The Quran On Jews in Its Historical Setting
The Quran makes forty-three specific references to "Bani Isrāʾīl" (meaning the Children of Israel). The Arabic term yahud, denoting Jews, and "yahudi" occur eleven times and the verbal form hāda (meaning "to be a Jew/Jewish") occurs ten times. According to Khalid Durán, the negative passages use Yahūd, while the positive references speak mainly of the Banī Isrā’īl. Jews are not mentioned at all in verses dating from the Meccan period. According to Bernard Lewis, the coverage given to Jews is relatively insignificant.
The references in the Quran to Jews are interpreted in different ways. According to Frederick M. Schweitzer and Marvin Perry, these references are "mostly negative" According to Tahir Abbas the general references to Jews are favorable, with only those addressed to particular groups of Jews containing harsh criticisms.
According to Bernard Lewis and other scholars, the earliest verses of the Quran were largely sympathetic to Jews. Mohammed admired them as monotheists and saw them as natural adherents to the new faith and Jewish practices helped model early Islamic behavior, such as midday prayer, prayers on Friday, Ramadan fasting (modelled after the Jewish Yom Kippur fast on the tenth of the month of Tishrei), and most famously the fact that until 623 Muslims prayed toward Jerusalem, not Mecca. After his flight (al-hijra) from Mecca, where religious intolerance reigned, in 622 Mohammad with his followers settled in Yathrib, subsequently renamed Medina al-Nabi (‘City of the Prophet’) where he managed to draw up a ‘social contract’, widely referred to as the 'Constitution of Medina'. This contract, known as the Leaf (ṣaḥīfa) upheld the peaceful coexistence between Muslims, Jews and Christians, defining them all, under given conditions, as constituting the umma, or community of that city, and granting the latter freedom of religious thought and practice.
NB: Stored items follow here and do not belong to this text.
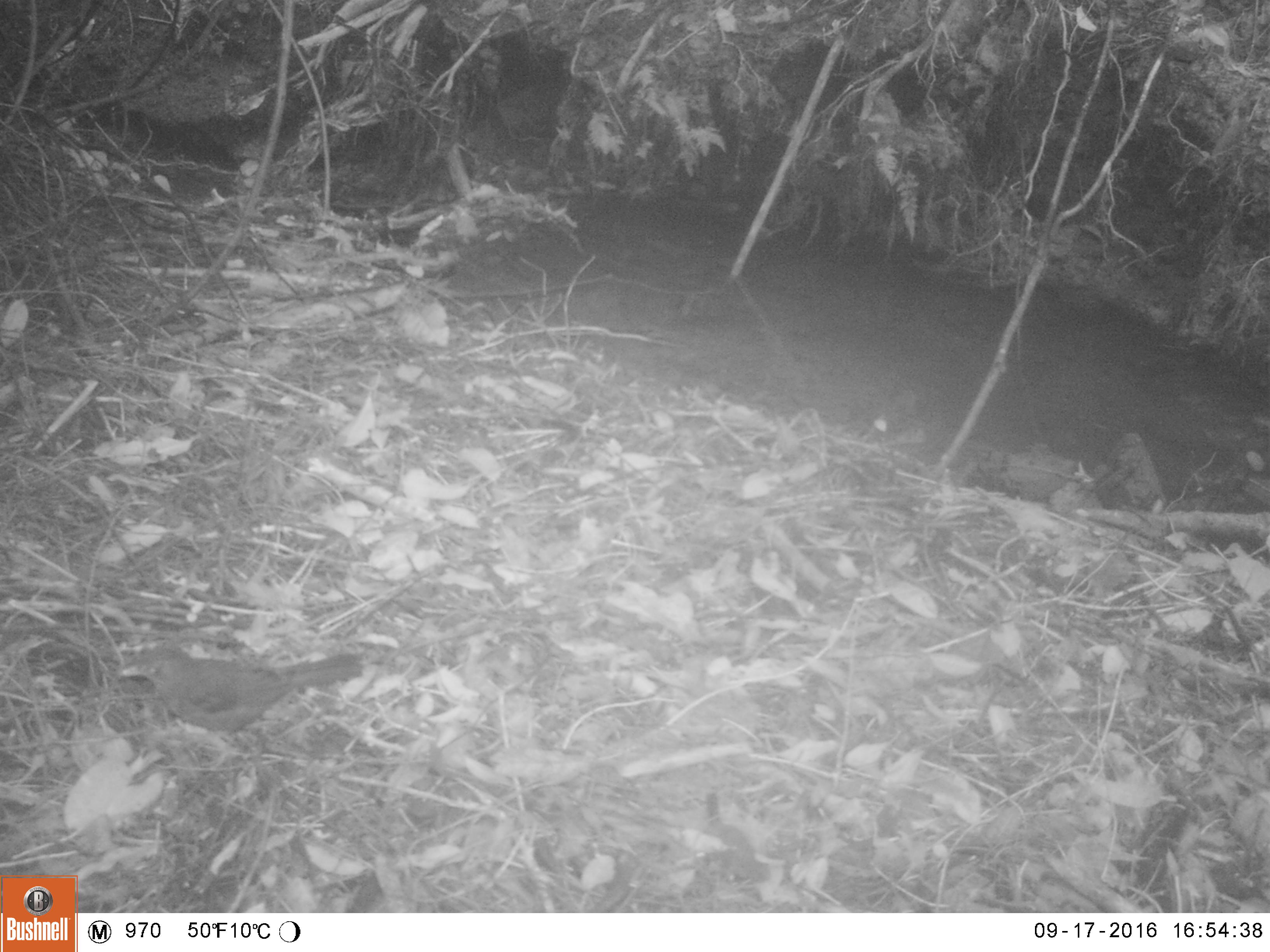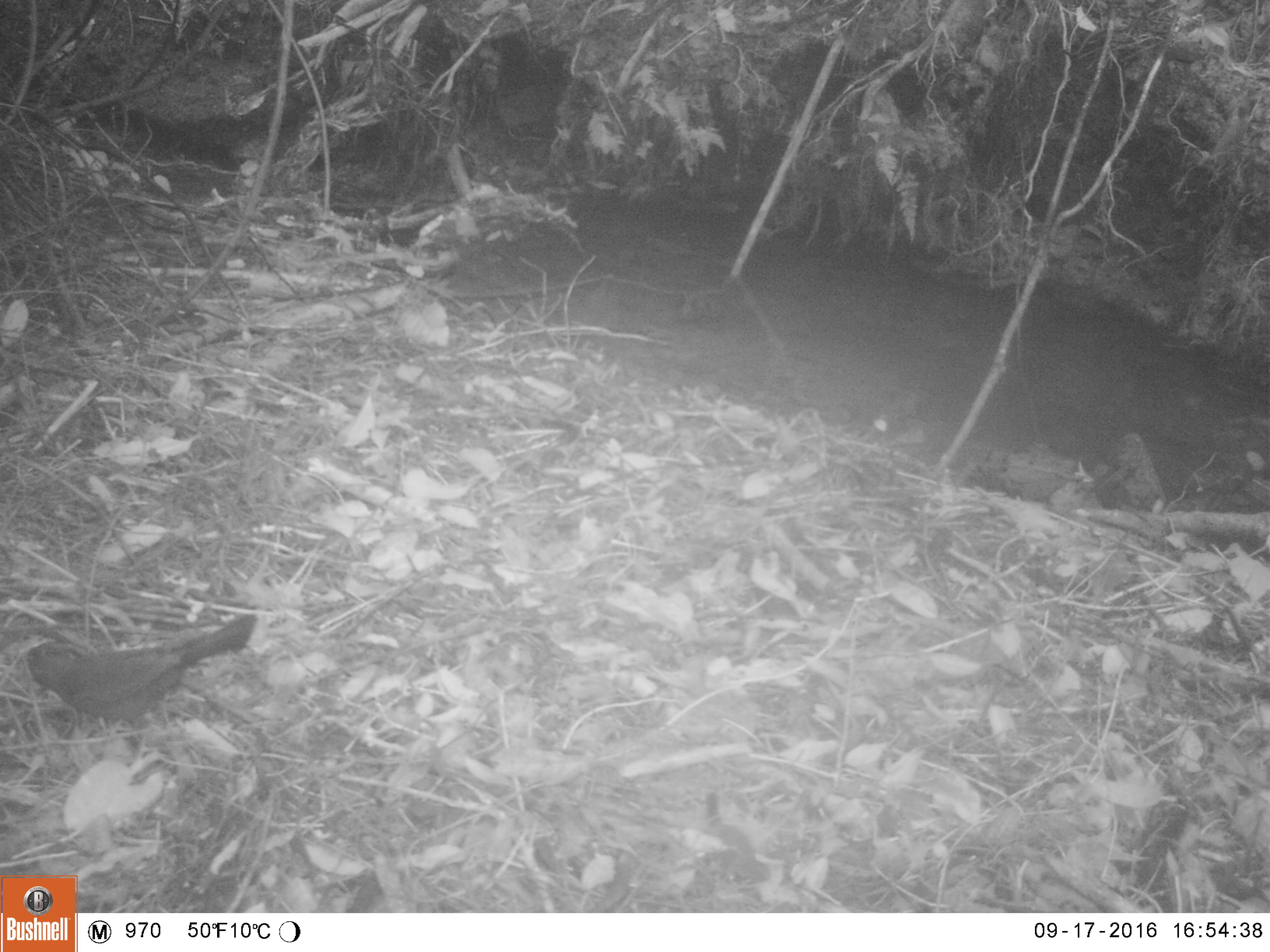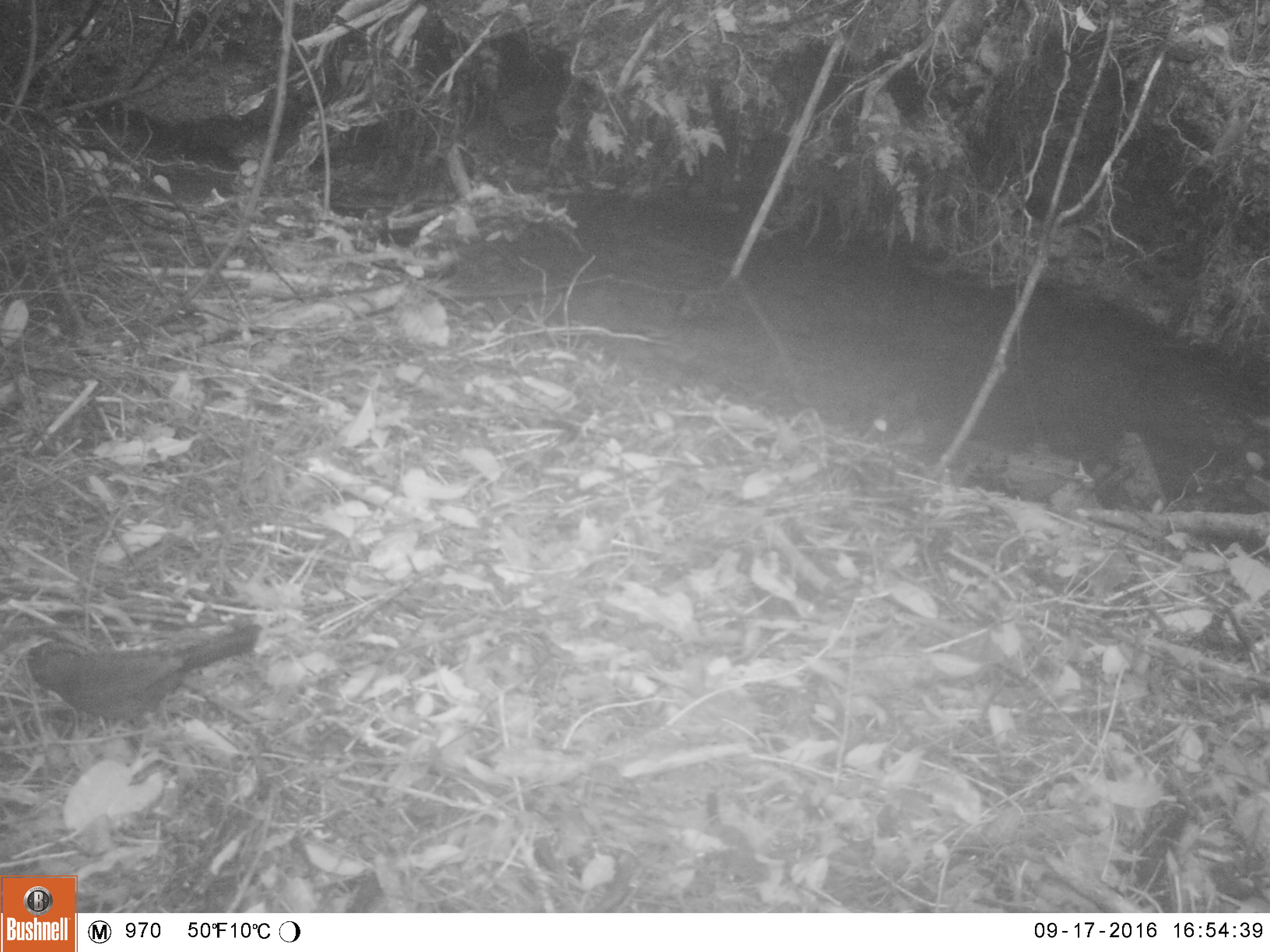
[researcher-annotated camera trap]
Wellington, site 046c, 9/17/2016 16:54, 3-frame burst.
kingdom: Animalia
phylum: Chordata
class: Aves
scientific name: Aves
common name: bird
Bird (Aves).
Yathrib/Medina was not homogeneous. Alongside the 200 odd emigrants from Mecca (the Muhājirūn), who had followed Mohammad, its population consisted of the Faithful of Medina (Anṣār, ‘the helpers’), Arab pagans, three Jewish tribes and some Christians. The foundational 'constitution' sought to establish, for the first time in history according to Ali Khan, a formal agreement guaranteeing interfaith conviviality, albeit ringed with articles emphasizing strategic cooperation in the defense of the city.
In paragraph 16 of this document, it states that:'Those Jews who follow us are entitled to our aid and support so long as they shall not have wronged us or lent assistance (to any enemies) against us'.
Paragraph 37 has it that 'To the Jews their own expenses and to the Muslims theirs. They shall help one another in the event of any attack on the people covered by this document. There shall be sincere friendship, exchange of good counsel, fair conduct and no treachery between them.'. The three local Jewish tribes were the Banu Nadir, the Banu Qurayza, and the Banu Qaynuqa. While Mohammad clearly had no prejudice against them, and appears to have regarded his own message as substantially the same as that received by Jews on Sinai, tribal politics, and Mohammad's deep frustration at Jewish refusals to accept his prophethood, quickly led to a break with all three. Unfortunate linguistic misunderstandings may also have given the impression, evidenced in the Quran, that the Jewish community was publicly humiliating Mohammad. One clan was evicted from Medina in 624. In 625, the Banu Nadir Jewish tribe was evicted from Medina. Lastly, in the Mecca siege of Medina in 627, the last major Jewish tribe initially helped the Muslims in fortifying the back portions of Medina, but due to their later exposed treachery in trying to assist the pagan Meccan army, the Muslims laid siege to this last group of Jews. Since the Torah prescribes the death penalty for treachery, the adult males of this last Jewish tribe were killed, and the women and children were taken into slavery (but later freed). The direction of prayer was shifted towards Mecca from Jerusalem and the most negative verses about Jews were set down after this time.
According to Laqueur, conflicting statements about Jews in the Qur'an have affected Muslim attitudes towards Jews to this day, especially during periods of rising Islamic fundamentalism.